(Trecho do documento)
--
Bellini Tavares de Lima Neto (*)
Meu pai era dessas pessoas que tinham muitas frases. Hábito antigo, hoje não se usa muito disso, sobretudo depois que a “internet” começou a consagrar a linguagem do “msn” que a garotada domina com fluência e que muitos outros, menos atuais, escorregam e precisam de dicionário. Que são os próprios garotos e garotas, é claro. Mas, meu “velho” adorava uma frase. E, boa parte delas, nós, seus filhos, acabamos espalhando por aí a tal ponto que já nos aconteceu de ouvir algumas delas, ditas por pessoas que nem imaginam a coincidência da autoria. Para dizer a verdade, não sei afirmar se as tais frases eram, realmente, de autoria do nosso pai ou se ele apenas as reproduzia com freqüência. Como essa história de direitos autorais não trás vantagem a ninguém por estas bandas, nem mesmo aos autores de verdade, não faz lá grande diferença se a frase era fruto da reflexão de nosso pai ou se era apenas um empréstimo a título gratuito.
Uma dessas frases, que ele usava em discussões mais acaloradas era assim: “você pode até me dar o diploma de burro, mas não peça que eu assine”. É auto-explicativa. Quando alguém tentava impingir a ele algum argumento ou justificativa insuportavelmente cínicos, o velho Tião, quase invariavelmente respondia com essa frase. Realmente, existem situações em que não cabe outra resposta. Ou melhor, até cabem muitas outras e ele mesmo tinha delas em seu repertório, mas nada tão polido quanto essa que, diga-se é polida até onde é possível alguma polidez diante de certas circunstâncias. Ainda há pouco os jornais trouxeram ao público ocorrido na câmara de vereadores de São Paulo. Os parlamentares, que dispõem de uma verba de representação de cerca de R$15.000,00 mensais, consumiram boa parte dela com serviços prestados por empresas que só eles conheciam. Mais precisamente, as tais empresas parecem, ao que tudo indica, não passar de empresas de fachada, endereços virtuais nos quais não funciona atividade alguma.
Algumas tentativas de contato em tais endereços indicaram exatamente isso. Quando alguém atendia, deixava claro que ali não funciona empresa ou atividade alguma.
--
(Registros armazenados)
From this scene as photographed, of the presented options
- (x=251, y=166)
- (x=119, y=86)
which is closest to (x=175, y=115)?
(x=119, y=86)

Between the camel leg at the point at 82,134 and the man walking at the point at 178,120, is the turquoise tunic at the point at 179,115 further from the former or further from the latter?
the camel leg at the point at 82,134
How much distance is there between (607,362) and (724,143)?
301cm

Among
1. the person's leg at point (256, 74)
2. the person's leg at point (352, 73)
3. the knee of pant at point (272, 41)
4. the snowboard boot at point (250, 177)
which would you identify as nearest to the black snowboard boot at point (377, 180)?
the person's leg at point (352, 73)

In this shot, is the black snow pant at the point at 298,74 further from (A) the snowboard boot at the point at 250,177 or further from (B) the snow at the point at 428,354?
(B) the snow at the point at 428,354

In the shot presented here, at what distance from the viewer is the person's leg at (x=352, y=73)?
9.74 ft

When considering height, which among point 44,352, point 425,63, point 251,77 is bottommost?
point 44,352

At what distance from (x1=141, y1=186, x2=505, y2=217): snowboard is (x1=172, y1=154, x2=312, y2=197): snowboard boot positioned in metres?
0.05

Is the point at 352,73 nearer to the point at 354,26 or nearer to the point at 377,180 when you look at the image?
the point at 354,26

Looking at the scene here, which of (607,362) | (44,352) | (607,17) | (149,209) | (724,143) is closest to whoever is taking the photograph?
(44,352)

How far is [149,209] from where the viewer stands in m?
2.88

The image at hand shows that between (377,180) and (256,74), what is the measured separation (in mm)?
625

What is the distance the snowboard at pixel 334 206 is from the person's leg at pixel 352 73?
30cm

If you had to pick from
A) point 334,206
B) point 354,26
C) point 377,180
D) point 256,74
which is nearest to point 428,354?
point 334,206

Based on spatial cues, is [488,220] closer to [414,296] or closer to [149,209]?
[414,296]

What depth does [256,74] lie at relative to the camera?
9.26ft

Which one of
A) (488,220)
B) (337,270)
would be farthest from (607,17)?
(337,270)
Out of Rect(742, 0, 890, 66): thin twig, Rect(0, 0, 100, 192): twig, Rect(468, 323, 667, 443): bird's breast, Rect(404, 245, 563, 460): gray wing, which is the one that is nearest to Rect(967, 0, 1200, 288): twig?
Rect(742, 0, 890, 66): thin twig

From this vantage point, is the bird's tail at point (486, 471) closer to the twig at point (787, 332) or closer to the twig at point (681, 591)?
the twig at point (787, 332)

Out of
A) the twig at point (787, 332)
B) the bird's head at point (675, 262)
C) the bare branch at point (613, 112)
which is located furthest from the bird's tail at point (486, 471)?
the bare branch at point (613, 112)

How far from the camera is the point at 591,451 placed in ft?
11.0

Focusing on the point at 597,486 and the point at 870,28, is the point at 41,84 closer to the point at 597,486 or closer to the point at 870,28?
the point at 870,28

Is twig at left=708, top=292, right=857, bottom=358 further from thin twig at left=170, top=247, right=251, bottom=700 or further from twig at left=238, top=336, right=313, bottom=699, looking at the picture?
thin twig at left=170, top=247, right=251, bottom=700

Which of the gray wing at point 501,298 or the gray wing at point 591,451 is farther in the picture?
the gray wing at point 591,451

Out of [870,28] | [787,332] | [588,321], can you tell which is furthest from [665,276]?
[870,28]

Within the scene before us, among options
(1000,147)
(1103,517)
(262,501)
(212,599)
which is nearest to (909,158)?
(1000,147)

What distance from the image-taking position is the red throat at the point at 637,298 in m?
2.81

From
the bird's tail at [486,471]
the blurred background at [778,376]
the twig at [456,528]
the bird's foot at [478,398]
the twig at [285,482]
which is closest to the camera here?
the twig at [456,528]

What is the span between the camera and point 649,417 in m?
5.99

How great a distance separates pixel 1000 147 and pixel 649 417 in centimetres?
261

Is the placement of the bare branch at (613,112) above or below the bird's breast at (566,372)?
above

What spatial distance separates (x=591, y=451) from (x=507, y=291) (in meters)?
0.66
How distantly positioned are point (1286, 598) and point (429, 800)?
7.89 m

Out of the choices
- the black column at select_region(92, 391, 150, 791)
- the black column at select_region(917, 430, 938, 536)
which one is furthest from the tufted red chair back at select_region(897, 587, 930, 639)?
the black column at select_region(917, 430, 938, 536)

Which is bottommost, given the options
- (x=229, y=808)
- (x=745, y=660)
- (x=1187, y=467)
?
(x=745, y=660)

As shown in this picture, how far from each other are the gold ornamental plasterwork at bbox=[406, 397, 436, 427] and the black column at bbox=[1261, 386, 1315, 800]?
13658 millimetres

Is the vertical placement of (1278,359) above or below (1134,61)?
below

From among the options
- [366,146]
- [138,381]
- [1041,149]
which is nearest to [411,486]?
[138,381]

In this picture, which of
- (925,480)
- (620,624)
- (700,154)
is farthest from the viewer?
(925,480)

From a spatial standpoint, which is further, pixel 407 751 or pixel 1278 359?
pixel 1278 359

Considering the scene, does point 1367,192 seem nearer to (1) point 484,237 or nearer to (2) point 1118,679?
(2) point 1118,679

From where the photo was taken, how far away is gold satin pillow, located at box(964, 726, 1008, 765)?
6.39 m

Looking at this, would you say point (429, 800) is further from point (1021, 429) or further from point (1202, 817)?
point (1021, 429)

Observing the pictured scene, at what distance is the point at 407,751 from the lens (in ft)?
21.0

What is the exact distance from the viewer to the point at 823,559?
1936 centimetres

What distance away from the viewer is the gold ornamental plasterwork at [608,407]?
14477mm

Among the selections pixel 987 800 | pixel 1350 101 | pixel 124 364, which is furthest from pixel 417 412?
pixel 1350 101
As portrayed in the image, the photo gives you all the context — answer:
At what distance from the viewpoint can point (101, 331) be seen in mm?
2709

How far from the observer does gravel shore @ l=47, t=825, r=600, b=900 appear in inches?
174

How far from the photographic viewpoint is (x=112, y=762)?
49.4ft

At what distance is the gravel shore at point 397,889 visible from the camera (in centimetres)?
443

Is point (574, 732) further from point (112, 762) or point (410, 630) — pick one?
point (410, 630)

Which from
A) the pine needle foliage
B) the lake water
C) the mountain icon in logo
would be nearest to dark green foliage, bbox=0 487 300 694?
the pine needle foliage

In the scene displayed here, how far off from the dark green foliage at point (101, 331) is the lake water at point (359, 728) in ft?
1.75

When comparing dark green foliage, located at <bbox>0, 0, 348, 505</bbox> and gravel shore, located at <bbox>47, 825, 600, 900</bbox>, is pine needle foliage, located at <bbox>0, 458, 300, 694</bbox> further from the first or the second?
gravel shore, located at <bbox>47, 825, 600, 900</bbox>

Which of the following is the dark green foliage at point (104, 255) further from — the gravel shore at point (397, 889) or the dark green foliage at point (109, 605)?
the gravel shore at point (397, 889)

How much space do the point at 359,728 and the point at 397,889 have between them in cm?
--
(Trabalho solicitado)
a) Informe quantas linhas dos registros contêm a palavra "Rect", diferenciando maiúsculas de minúsculas. Dê somente o número.
b) Escreva a continuação do texto sobre as frases do velho Tião, começando logo após a última frase apresentada.

(Respostas dos exercícios)
a) 2

b)
Mais sintomático que isso, no entanto, foram duas outras constatações. Uma delas é que, ao que parece, os tais serviços quando eram conhecidos, interessavam apenas e tão somente ao parlamentar e não à comunidade pagante. A outra é que significativa parcela das empresas prestadores indicavam apenas e tão somente um cliente e tomador dos serviços: o parlamentar pagante. Então, a situação fica da seguinte maneira: verba de representação de origem pública utilizada para contratar empresas cujos endereços são meramente virtuais (considerando que a palavra “virtual” não tem semelhança com “virtude” mas, muito mais, com fictício); serviços não muito bem identificados ou, quando reconhecidos, deixando evidente que só atendem ao parlamentar e seus interesses, em lugar de servir à comunidade e: prestação de serviços em caráter exclusivo, vale dizer, a empresa só tem um cliente: o vereador. Convenhamos, explicar isso tudo não é tarefa para amadores. E, então?
Muito simples: para que se possa pagar de forma regular é preciso que o prestador do serviço esteja organizado sob a modalidade de pessoa jurídica. Por isso, os prestadores criaram as empresas. Isso, aliás, é o que acontece com os jornalistas que, para receber seus pagamentos dos jornais para os quais prestam serviços, tem que montar suas próprias pessoas jurídicas. Se alguém ligar para a empresa de um desses jornalistas vai perceber que, provavelmente, quem atenderá ao telefone será a mãe do profissional. Essa foi a explicação fornecida por um dos parlamentares pagantes. Sem titubear, sem gaguejar, sem tatibitates., De um só golpe, sem qualquer pretensão trocadilhesca. Bem, os jornalistas se limitaram a responder que não é bem assim que eles recebem seus pagamentos. Eles, jornalistas, são empregados dos jornais e recebem salários. E não comentaram mais nada já que não houve, por parte dos ilustres edis, qualquer observação a respeito dos outros pontos, tais como natureza dos serviços, exclusividade na relação cliente-prestador.
Mas isso são pormenores que, por menores, não merecem que se gaste tempo com eles.
Meu pai tinha, sim, outras frases para situações como essa, mas, em respeito à sua memória, optei por ficar com essa, a do diploma de burro que, sem dúvida, é polida.
E nós não vamos, assinar, não é?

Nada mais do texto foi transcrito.